Intertidal hard and/or soft coral community growing on any type of substrate, but typically consolidated.

Disclaimer: Ecosystem type descriptions are based on biophysical attributes identified in Central Queensland through expert advice and supported by scientific literature. Not all ecosystem types are mapped based on current inventory, and many of the ecosystems described here may also occur in other parts of Queensland.
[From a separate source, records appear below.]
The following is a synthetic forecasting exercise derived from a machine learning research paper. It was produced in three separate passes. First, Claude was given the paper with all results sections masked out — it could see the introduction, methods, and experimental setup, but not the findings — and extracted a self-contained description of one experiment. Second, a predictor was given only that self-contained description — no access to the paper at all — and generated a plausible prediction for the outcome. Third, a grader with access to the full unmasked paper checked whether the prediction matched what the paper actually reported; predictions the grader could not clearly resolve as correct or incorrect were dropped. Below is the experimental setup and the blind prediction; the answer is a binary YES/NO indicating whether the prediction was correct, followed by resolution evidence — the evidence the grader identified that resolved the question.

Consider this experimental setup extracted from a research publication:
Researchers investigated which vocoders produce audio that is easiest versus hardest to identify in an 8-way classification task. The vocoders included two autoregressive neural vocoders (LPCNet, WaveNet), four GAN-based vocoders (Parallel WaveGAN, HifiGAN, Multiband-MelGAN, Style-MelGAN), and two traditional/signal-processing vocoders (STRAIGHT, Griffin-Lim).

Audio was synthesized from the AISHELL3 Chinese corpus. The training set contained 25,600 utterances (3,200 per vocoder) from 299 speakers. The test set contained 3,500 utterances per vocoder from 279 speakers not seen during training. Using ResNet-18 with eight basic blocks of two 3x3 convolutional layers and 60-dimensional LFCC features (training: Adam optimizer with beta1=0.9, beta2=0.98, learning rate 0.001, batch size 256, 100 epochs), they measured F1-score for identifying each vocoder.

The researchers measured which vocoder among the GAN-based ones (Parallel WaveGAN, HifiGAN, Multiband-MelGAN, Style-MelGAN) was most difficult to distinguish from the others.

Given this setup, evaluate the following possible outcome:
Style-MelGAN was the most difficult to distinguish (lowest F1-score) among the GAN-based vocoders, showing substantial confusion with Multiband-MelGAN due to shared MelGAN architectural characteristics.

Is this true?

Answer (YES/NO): NO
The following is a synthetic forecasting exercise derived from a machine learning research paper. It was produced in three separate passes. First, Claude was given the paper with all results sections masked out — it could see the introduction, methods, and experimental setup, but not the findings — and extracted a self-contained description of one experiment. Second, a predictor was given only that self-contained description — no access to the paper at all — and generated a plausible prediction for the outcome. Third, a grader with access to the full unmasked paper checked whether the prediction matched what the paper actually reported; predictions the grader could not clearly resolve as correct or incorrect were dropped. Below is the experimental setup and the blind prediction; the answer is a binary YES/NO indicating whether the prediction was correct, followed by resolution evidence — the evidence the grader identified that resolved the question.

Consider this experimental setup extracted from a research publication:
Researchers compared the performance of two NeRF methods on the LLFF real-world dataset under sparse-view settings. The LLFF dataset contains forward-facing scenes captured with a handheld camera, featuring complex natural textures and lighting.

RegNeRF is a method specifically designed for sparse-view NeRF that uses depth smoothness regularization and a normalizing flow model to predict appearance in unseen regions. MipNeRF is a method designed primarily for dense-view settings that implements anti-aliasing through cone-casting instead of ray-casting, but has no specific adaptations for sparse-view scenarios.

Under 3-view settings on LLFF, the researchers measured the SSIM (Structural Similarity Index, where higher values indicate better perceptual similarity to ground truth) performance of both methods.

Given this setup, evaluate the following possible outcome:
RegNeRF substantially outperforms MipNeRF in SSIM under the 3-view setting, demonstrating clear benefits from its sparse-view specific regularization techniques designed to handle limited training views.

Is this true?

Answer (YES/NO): NO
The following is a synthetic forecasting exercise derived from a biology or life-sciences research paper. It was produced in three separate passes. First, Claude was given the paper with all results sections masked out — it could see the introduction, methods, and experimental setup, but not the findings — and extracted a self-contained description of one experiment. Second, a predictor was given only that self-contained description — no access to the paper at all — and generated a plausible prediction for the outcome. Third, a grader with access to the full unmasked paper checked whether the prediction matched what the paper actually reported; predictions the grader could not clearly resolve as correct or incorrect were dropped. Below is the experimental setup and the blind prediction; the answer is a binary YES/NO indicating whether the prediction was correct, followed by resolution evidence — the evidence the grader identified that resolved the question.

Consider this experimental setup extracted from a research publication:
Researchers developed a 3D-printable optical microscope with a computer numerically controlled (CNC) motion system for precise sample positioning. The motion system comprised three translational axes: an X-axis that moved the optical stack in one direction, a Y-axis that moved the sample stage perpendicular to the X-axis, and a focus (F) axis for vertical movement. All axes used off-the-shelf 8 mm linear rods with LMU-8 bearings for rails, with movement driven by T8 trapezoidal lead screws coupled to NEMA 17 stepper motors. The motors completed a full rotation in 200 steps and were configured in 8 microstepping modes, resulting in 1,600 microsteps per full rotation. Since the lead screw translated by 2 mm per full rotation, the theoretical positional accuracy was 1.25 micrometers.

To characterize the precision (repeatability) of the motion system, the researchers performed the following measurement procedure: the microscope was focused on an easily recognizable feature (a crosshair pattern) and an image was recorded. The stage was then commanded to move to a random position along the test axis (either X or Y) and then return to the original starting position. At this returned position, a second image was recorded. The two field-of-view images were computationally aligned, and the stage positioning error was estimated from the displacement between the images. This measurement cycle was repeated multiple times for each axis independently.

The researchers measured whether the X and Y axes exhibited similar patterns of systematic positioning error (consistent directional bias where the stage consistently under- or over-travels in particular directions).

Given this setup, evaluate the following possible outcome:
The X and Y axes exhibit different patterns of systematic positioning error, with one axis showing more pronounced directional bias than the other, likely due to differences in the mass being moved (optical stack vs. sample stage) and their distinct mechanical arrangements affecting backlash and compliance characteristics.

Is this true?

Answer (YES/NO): YES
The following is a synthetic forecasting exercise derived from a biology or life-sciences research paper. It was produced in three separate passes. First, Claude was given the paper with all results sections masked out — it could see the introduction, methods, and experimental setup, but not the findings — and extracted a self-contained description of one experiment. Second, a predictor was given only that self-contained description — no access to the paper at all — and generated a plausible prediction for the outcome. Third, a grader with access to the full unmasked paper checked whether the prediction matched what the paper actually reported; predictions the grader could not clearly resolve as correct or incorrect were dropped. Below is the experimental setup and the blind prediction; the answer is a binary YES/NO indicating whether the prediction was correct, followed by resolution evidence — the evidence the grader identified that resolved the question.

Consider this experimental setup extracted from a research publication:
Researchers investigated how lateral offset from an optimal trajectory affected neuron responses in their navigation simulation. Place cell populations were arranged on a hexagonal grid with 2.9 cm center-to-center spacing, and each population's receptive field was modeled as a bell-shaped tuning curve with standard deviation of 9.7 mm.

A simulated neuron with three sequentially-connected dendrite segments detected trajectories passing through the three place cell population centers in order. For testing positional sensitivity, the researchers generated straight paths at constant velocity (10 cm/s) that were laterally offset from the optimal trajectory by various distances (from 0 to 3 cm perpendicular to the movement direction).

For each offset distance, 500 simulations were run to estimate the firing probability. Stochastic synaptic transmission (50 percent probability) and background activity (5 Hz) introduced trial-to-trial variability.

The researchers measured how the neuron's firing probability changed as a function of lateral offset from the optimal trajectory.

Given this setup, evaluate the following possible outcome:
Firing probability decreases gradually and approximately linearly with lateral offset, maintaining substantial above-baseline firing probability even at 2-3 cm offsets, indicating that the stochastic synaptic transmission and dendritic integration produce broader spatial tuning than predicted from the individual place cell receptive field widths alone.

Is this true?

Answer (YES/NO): NO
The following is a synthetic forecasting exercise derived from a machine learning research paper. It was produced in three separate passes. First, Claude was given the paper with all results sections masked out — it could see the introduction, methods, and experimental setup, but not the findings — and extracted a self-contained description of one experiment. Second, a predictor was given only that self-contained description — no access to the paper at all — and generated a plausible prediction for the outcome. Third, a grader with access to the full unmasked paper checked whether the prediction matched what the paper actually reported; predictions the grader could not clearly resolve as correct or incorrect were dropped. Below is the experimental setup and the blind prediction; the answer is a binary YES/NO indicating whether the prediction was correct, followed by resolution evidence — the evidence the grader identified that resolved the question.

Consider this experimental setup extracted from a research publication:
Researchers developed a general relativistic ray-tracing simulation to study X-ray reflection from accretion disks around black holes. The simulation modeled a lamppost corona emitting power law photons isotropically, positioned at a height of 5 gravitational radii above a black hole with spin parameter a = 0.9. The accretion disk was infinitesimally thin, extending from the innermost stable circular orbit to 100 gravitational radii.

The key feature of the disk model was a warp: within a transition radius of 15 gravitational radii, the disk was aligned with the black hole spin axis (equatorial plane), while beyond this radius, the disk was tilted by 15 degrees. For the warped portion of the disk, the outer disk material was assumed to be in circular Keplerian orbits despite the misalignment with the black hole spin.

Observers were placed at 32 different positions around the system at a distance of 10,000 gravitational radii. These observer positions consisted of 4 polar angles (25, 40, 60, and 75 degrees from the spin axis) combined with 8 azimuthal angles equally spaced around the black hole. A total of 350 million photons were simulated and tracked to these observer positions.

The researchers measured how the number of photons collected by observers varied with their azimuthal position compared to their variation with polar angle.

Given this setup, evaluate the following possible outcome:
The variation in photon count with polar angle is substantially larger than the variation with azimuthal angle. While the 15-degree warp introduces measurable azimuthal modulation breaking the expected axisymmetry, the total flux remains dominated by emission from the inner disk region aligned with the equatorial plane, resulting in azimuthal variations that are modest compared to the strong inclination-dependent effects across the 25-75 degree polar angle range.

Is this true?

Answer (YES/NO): YES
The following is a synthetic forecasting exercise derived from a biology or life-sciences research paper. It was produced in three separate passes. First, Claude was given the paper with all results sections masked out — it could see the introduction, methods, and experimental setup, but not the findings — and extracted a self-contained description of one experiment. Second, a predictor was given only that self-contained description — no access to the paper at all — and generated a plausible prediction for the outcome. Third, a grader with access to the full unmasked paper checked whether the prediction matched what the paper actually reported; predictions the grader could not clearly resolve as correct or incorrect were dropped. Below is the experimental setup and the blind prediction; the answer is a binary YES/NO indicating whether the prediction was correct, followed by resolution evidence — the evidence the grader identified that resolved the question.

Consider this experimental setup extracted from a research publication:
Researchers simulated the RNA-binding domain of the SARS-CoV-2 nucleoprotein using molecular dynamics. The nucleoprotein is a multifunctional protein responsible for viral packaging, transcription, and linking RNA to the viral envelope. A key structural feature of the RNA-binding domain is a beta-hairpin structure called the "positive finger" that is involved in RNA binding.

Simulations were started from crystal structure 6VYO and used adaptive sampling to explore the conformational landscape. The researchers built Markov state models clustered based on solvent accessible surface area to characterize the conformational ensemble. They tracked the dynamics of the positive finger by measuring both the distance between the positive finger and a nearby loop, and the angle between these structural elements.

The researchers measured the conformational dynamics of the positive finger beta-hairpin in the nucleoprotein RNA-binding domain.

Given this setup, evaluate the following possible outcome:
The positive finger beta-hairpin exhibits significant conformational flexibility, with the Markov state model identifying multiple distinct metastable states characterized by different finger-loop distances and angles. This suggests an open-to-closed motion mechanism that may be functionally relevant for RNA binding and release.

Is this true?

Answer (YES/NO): YES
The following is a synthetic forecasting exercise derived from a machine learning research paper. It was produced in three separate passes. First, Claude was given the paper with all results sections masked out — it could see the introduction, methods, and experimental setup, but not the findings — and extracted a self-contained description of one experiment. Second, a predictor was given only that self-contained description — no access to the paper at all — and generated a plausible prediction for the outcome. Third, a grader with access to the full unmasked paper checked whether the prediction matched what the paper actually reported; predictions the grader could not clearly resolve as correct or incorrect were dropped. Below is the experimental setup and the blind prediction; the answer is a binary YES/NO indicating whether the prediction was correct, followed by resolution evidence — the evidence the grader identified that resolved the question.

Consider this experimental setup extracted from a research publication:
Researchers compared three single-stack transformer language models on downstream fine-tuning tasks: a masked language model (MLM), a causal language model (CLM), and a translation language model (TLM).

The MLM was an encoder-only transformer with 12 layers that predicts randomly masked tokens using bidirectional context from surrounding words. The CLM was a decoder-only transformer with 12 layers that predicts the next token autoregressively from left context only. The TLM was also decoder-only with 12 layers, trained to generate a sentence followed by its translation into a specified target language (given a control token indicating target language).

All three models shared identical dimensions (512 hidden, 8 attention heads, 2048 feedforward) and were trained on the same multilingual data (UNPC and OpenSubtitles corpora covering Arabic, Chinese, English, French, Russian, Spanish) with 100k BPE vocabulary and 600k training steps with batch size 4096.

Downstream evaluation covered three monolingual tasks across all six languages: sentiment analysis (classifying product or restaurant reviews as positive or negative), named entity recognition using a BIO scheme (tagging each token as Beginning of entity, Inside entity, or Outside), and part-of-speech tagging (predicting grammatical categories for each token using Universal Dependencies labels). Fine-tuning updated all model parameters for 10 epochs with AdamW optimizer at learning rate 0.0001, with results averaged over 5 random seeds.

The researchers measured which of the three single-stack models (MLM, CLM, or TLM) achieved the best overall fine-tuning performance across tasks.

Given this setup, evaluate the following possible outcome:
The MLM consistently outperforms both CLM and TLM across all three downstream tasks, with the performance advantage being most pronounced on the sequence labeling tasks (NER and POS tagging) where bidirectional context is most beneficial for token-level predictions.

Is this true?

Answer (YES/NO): NO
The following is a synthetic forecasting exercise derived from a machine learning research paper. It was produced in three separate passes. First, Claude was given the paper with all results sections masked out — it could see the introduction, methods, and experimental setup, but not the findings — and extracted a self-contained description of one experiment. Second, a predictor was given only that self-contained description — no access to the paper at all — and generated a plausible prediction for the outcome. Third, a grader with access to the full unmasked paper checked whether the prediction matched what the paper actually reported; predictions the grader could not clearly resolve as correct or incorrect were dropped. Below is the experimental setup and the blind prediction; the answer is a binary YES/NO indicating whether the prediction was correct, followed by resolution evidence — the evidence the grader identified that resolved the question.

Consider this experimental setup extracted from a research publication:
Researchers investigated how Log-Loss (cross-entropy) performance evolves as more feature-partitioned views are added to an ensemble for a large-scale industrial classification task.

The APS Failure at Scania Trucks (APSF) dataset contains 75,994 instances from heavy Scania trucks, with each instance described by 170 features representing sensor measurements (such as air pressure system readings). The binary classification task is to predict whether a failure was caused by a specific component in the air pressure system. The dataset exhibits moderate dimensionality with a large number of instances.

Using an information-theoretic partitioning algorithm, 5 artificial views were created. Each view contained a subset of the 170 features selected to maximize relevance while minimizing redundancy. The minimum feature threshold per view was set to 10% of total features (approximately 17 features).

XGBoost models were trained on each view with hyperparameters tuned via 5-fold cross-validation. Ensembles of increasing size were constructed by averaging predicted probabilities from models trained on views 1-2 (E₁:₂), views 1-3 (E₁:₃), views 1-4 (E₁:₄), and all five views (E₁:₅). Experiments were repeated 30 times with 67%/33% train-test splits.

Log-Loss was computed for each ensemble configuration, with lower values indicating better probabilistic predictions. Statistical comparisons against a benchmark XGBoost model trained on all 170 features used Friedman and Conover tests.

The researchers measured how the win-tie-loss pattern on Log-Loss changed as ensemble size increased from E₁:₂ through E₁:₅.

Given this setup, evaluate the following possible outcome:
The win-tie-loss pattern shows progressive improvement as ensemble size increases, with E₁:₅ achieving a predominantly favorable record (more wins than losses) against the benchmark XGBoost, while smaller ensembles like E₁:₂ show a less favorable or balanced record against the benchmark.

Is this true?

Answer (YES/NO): NO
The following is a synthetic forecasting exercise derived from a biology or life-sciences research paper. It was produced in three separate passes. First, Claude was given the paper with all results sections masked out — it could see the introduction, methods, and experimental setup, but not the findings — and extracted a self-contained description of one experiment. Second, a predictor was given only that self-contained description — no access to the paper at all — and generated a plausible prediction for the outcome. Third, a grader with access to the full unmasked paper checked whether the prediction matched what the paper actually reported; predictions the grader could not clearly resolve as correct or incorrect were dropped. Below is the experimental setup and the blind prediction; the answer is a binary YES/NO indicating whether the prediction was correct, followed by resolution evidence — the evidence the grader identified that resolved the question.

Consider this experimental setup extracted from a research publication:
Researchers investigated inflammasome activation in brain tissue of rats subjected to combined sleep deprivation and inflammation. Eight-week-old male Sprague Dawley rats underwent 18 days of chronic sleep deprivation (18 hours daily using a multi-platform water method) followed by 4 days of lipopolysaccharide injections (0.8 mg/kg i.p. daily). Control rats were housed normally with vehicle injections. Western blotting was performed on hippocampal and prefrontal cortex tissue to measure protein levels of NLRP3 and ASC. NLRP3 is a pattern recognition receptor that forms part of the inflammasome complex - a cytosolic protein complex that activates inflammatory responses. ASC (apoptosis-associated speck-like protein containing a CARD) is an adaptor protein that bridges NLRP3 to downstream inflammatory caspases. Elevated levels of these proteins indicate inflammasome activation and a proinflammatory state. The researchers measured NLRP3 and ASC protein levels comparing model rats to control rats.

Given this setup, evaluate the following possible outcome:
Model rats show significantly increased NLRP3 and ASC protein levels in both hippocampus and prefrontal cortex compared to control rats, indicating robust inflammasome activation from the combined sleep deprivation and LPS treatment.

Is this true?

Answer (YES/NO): YES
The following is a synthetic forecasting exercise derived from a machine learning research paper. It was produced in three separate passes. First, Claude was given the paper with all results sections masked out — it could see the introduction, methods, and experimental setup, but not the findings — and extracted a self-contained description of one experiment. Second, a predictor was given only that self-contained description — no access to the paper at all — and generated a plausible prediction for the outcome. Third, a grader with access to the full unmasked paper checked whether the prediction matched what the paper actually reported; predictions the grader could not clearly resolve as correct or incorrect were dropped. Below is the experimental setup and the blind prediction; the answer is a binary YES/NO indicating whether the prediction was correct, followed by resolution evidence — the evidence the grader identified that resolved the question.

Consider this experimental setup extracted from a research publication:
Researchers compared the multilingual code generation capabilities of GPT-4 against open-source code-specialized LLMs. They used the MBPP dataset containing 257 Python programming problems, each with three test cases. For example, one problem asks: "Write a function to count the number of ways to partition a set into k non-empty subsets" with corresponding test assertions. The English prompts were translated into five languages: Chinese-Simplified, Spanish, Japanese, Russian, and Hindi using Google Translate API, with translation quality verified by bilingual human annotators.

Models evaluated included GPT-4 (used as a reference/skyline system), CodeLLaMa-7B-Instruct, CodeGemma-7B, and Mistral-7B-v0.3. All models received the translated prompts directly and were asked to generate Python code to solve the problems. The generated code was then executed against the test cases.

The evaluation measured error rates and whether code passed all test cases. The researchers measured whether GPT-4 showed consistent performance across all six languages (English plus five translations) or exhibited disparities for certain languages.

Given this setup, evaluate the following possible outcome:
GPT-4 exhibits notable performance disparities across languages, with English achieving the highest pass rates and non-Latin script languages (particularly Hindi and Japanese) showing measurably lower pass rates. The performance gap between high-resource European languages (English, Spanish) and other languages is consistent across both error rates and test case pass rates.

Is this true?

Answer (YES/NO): NO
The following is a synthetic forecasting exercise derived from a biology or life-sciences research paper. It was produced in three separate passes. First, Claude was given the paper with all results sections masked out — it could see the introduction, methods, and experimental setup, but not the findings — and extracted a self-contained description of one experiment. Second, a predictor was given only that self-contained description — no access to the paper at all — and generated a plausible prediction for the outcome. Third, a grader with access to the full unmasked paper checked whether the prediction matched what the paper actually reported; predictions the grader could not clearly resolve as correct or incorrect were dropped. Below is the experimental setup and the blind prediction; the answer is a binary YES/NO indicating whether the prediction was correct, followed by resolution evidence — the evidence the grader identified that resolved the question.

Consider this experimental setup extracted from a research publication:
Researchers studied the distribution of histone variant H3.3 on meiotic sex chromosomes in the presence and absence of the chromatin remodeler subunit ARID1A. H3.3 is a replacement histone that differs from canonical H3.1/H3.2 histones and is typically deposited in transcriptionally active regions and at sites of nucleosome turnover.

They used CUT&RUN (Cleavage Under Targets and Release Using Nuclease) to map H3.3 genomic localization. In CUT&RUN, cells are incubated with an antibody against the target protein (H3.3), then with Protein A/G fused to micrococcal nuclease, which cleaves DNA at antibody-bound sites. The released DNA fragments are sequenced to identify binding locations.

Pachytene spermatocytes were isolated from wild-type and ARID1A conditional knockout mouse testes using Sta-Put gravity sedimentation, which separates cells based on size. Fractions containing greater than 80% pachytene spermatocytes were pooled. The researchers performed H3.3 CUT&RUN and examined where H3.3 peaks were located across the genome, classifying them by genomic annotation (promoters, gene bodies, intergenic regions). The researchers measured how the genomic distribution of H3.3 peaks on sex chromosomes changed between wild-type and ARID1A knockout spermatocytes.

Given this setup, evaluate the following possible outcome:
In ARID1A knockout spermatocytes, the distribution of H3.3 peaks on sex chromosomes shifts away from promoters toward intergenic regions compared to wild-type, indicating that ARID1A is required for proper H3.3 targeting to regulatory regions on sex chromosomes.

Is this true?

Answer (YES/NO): NO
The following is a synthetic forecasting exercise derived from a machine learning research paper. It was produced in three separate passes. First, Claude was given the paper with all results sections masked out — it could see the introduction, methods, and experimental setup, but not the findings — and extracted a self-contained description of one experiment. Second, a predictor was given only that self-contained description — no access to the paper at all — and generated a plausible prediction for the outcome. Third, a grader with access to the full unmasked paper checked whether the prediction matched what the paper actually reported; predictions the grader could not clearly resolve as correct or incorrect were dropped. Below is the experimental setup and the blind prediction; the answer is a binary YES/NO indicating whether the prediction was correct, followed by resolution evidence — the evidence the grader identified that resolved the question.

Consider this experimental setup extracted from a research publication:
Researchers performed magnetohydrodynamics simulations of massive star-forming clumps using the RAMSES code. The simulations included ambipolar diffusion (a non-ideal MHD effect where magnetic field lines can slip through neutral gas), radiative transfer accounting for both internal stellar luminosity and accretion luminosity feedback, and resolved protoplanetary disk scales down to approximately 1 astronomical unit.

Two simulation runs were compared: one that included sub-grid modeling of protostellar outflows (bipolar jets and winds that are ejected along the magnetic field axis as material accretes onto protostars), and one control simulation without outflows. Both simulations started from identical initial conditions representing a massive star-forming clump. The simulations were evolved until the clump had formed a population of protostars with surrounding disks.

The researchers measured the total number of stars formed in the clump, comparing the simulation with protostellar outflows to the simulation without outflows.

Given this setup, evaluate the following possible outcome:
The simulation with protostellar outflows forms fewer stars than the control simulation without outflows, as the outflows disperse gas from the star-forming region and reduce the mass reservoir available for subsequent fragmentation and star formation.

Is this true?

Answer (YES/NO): NO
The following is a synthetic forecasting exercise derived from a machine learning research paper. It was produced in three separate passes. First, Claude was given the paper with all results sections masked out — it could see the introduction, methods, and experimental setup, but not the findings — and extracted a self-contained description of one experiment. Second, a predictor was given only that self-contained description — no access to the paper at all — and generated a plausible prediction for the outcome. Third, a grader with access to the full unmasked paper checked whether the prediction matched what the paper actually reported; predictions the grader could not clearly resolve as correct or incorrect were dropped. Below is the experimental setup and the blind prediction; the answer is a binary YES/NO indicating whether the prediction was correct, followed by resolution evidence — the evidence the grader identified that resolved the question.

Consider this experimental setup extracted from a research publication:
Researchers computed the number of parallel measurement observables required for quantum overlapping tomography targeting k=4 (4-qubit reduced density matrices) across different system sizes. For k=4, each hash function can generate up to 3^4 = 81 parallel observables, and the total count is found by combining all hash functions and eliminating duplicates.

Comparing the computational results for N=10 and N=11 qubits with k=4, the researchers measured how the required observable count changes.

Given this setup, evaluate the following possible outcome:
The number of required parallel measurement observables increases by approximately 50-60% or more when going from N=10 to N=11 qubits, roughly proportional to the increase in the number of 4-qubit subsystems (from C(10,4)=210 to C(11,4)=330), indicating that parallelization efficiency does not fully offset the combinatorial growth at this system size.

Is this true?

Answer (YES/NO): NO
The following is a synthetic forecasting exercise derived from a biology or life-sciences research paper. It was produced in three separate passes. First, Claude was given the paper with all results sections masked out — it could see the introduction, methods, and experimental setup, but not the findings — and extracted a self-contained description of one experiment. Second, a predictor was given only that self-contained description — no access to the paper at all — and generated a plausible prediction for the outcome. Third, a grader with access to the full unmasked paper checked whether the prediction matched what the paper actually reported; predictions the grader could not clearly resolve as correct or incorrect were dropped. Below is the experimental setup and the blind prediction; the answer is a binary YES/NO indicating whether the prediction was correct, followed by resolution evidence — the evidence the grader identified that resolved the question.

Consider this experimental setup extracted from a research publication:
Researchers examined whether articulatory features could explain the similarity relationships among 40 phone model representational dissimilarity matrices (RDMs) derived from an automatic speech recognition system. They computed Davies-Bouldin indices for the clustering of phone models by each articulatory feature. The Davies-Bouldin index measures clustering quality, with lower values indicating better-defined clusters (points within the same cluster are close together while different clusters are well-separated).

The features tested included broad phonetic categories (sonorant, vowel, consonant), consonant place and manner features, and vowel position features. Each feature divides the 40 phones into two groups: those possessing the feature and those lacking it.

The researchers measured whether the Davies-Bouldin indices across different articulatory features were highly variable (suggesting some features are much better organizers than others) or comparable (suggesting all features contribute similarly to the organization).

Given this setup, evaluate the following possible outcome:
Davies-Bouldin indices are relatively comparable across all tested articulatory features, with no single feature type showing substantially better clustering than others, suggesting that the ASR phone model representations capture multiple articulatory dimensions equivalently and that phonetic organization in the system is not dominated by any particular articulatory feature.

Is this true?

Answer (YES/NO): YES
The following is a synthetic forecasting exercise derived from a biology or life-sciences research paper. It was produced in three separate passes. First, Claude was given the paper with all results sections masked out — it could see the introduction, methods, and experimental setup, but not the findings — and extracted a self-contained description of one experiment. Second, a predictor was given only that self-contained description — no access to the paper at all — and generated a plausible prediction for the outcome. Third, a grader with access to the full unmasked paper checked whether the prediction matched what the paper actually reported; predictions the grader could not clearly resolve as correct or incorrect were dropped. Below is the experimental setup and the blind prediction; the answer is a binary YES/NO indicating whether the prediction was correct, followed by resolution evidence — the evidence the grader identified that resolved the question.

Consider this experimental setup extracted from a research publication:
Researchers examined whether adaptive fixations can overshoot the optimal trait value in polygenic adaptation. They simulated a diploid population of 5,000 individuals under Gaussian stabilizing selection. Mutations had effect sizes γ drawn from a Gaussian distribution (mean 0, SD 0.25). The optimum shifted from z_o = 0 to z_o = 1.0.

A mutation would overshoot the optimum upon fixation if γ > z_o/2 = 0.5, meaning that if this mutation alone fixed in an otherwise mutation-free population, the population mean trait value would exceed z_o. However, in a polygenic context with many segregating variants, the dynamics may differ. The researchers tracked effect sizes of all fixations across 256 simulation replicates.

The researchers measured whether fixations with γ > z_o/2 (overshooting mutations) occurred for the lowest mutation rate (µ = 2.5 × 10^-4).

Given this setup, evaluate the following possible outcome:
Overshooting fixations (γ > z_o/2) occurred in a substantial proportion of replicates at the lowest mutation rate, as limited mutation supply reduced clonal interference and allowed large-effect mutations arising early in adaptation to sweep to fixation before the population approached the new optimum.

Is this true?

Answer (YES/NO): NO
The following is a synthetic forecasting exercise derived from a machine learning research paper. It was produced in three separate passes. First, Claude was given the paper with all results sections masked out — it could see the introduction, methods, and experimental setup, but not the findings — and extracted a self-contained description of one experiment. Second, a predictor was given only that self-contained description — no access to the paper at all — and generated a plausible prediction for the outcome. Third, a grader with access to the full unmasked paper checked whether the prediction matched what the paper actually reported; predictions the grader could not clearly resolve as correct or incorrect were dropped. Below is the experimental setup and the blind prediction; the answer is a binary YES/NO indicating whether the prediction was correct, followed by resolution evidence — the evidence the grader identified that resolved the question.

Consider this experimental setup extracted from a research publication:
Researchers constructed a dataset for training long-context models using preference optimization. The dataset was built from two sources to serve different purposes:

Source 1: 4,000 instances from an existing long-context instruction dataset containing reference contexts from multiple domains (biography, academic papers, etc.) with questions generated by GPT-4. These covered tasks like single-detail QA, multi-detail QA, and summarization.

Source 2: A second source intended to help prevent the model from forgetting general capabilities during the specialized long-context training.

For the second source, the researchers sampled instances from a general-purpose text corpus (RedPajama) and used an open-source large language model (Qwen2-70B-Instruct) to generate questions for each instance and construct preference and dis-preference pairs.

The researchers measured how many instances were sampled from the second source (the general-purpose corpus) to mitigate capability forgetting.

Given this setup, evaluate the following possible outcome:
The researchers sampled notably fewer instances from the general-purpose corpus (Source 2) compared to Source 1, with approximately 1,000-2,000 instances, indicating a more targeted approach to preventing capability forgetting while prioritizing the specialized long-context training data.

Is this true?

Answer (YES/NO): YES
Point Vernon, Queensland. Photo by Maria Zann

Classification categories

Select from the links below to view related ecosystem type categories

Long description

Intertidal hard and/or soft coral community growing on any type of substrate (i.e. unassigned), typically consolidated substrates of carbonate platform, rock base, pavement or boulders but also intermediate (coffee rock) and unconsolidated. Includes fringing true coral reef on carbonate platform and fringing coral communities on either rocky base, pavement or boulders, and in intertidal rock pools. Typically dominated by hard corals such as Acropora spp., Pocillopora spp. and favids, and/or soft corals from the genera Sarcophyton, Sinularia and Lobophyllia. Encrusting algae, such as crustose coralline algae (CCA), may grow on bare areas between the coral. Also includes soft coral, or mixed coral gardens where they occur intertidally within seagrass meadows.

Sea levels control the level to which coral growth can occur, with corals either growing to the surface or becoming submerged in response to changing sea levels. Well-developed, fringing reefs have a reef flat with corals that are growing close to the surface and are limited by tidal inundation[16]. Intertidal corals usually occur well below mean sea level, where they are only emergent during spring tides, and occasionally in tidal pools higher up the shore. Refer to type (100) for a diagram comparing well-developed fringing reefs with submerged reefs and rock with coral growth[16].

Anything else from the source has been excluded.